Work item
The reply must contain exactly the lines below from the one with "Una donna trova" down to the one with "trois golden retrievers au bord du lac photo", both included, and nothing more; please omit the pictures.

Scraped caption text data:
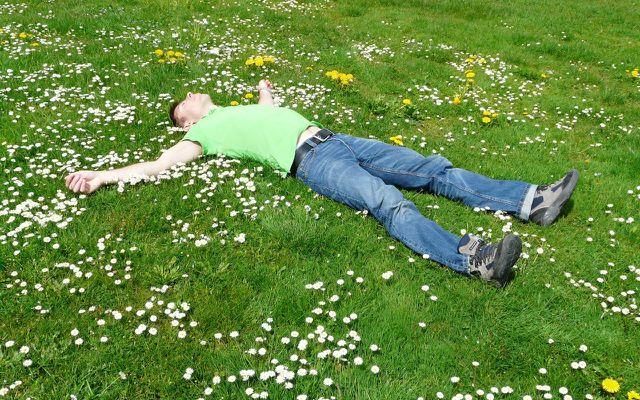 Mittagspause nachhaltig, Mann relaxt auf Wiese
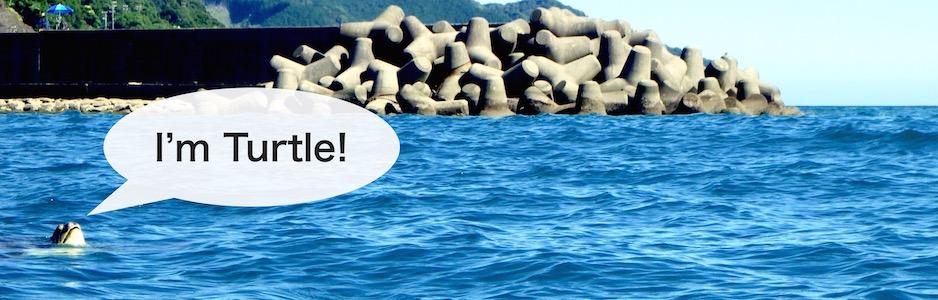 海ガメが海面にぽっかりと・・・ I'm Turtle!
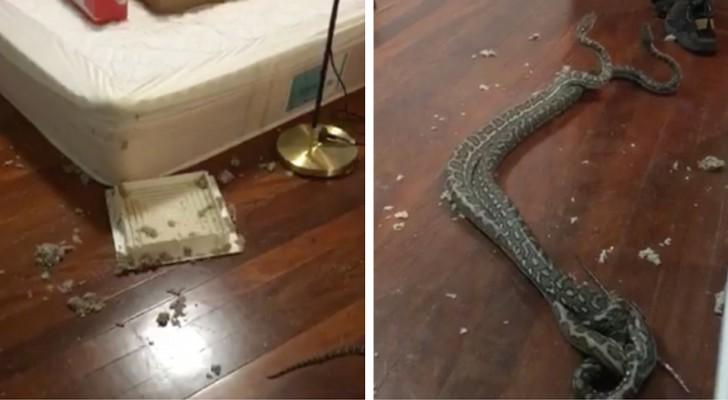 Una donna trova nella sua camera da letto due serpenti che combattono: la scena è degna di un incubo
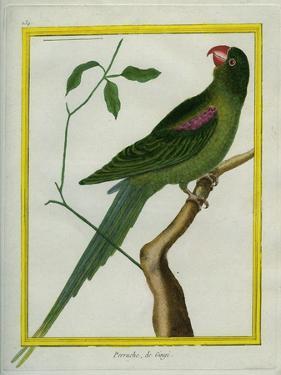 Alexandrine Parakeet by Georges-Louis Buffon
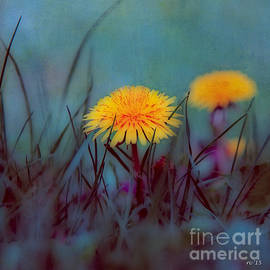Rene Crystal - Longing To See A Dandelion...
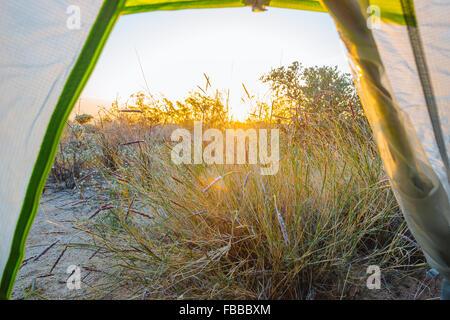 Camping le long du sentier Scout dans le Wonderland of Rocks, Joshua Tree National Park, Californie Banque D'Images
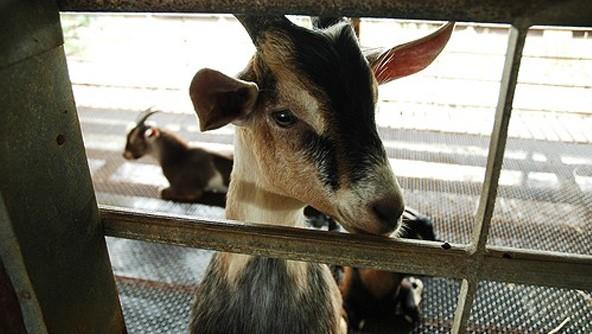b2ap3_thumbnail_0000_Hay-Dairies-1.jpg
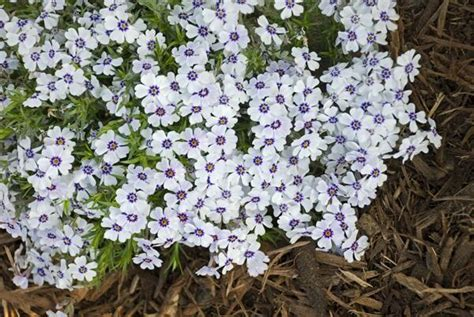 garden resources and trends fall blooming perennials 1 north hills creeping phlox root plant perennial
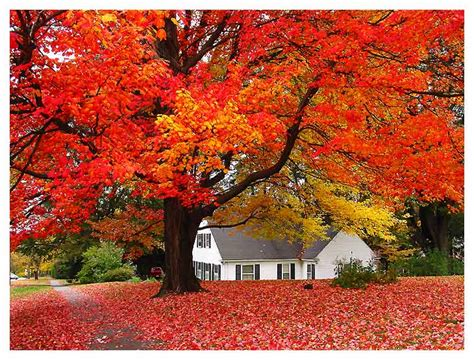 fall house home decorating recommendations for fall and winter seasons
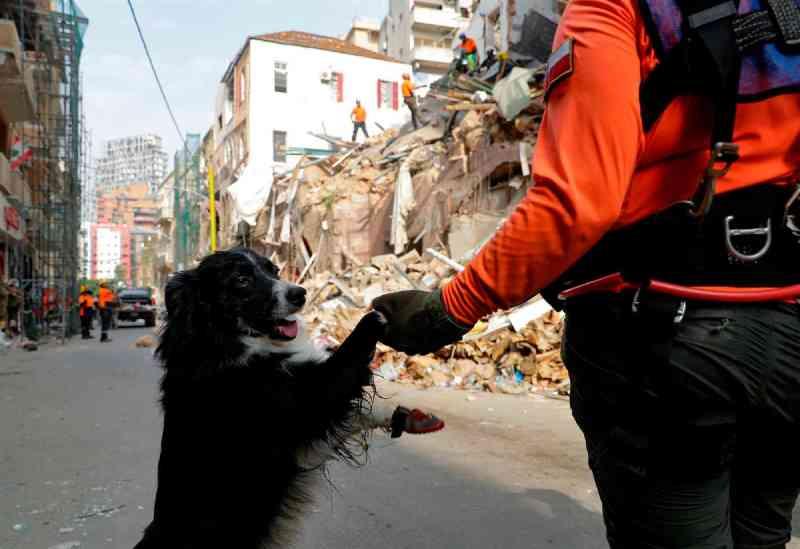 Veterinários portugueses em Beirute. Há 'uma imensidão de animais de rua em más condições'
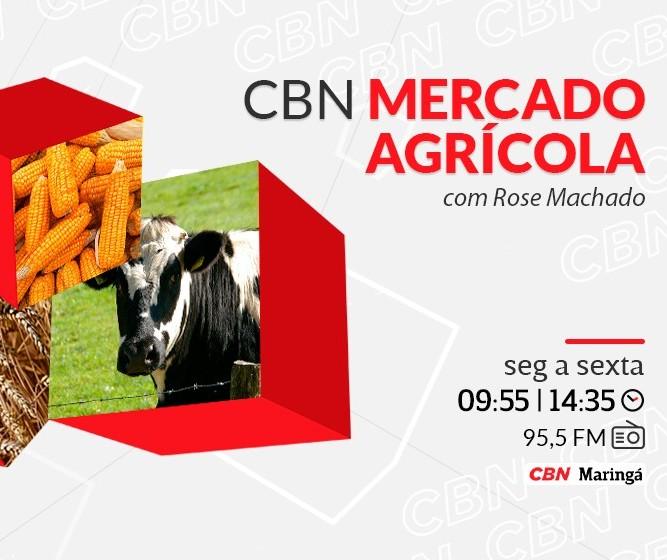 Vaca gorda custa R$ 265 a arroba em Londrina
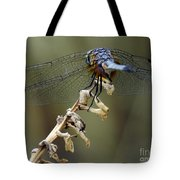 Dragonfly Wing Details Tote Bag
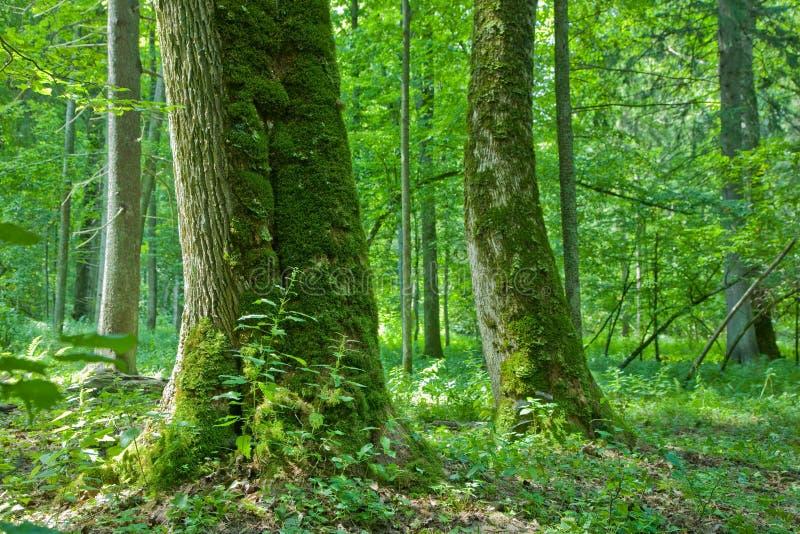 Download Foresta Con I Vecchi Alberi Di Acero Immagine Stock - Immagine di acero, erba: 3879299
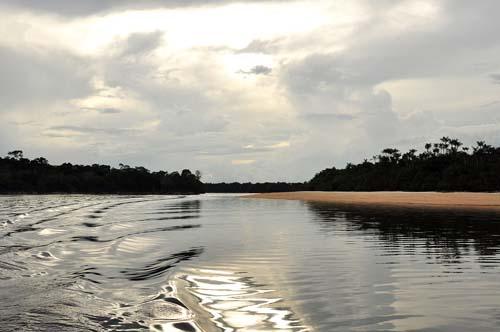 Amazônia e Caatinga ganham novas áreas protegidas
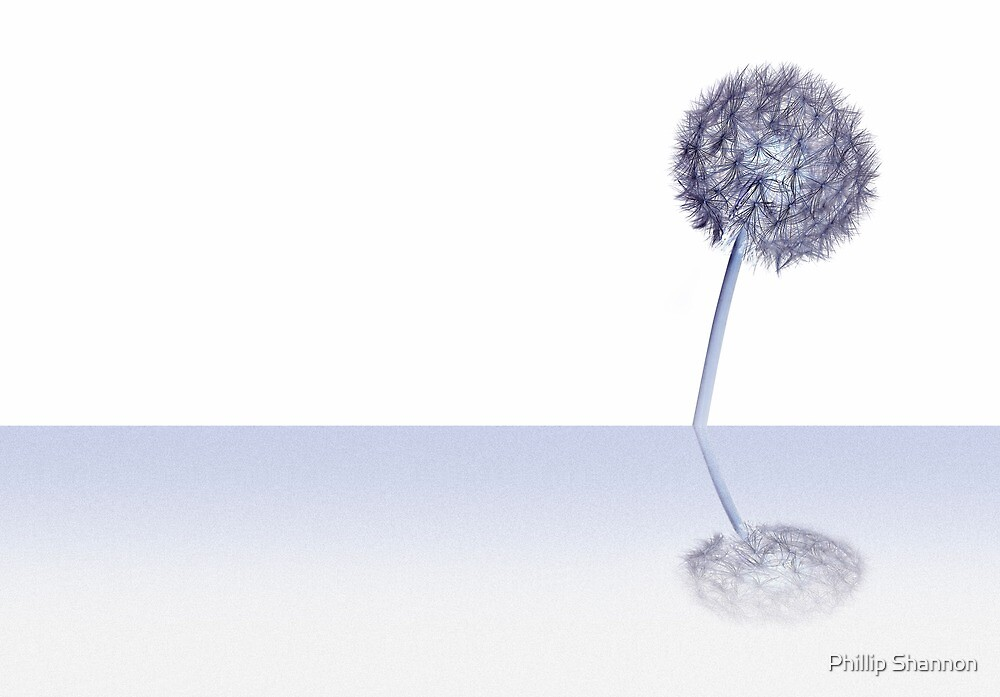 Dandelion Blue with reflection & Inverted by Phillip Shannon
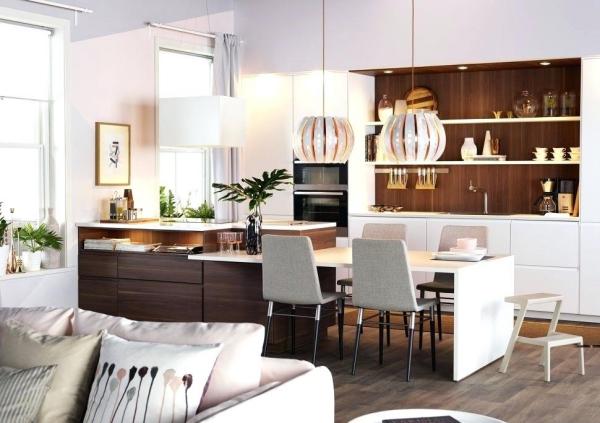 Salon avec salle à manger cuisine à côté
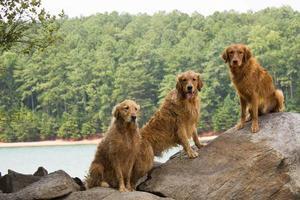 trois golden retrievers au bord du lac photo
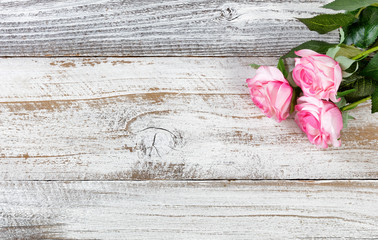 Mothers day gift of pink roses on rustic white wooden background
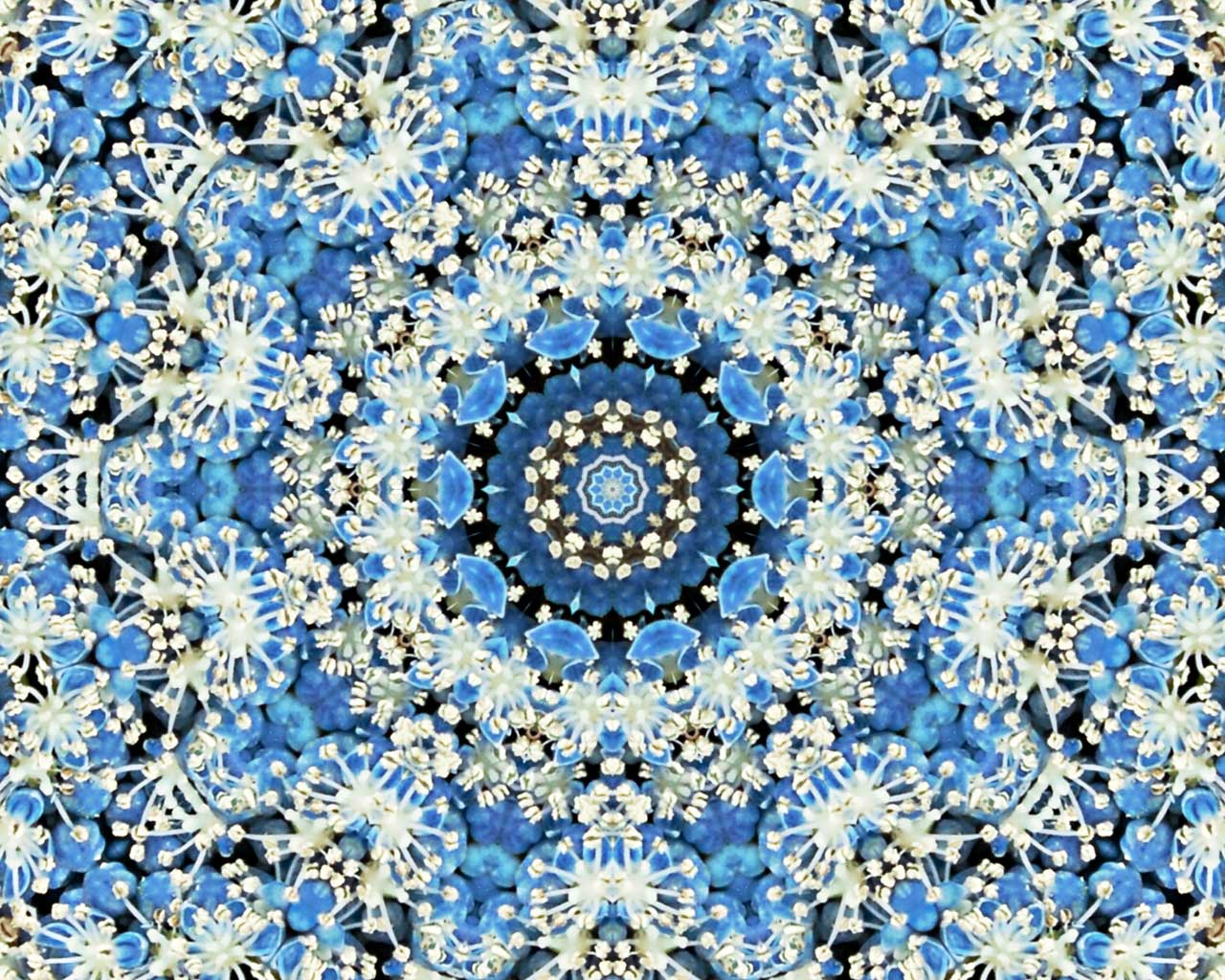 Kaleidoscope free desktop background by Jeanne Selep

Written response
 Una donna trova nella sua camera da letto due serpenti che combattono: la scena è degna di un incubo
 Alexandrine Parakeet by Georges-Louis Buffon
Rene Crystal - Longing To See A Dandelion...
 Camping le long du sentier Scout dans le Wonderland of Rocks, Joshua Tree National Park, Californie Banque D'Images
b2ap3_thumbnail_0000_Hay-Dairies-1.jpg
 garden resources and trends fall blooming perennials 1 north hills creeping phlox root plant perennial
 fall house home decorating recommendations for fall and winter seasons
 Veterinários portugueses em Beirute. Há 'uma imensidão de animais de rua em más condições'
 Vaca gorda custa R$ 265 a arroba em Londrina
 Dragonfly Wing Details Tote Bag
 Download Foresta Con I Vecchi Alberi Di Acero Immagine Stock - Immagine di acero, erba: 3879299
 Amazônia e Caatinga ganham novas áreas protegidas
 Dandelion Blue with reflection & Inverted by Phillip Shannon
 Salon avec salle à manger cuisine à côté
 trois golden retrievers au bord du lac photo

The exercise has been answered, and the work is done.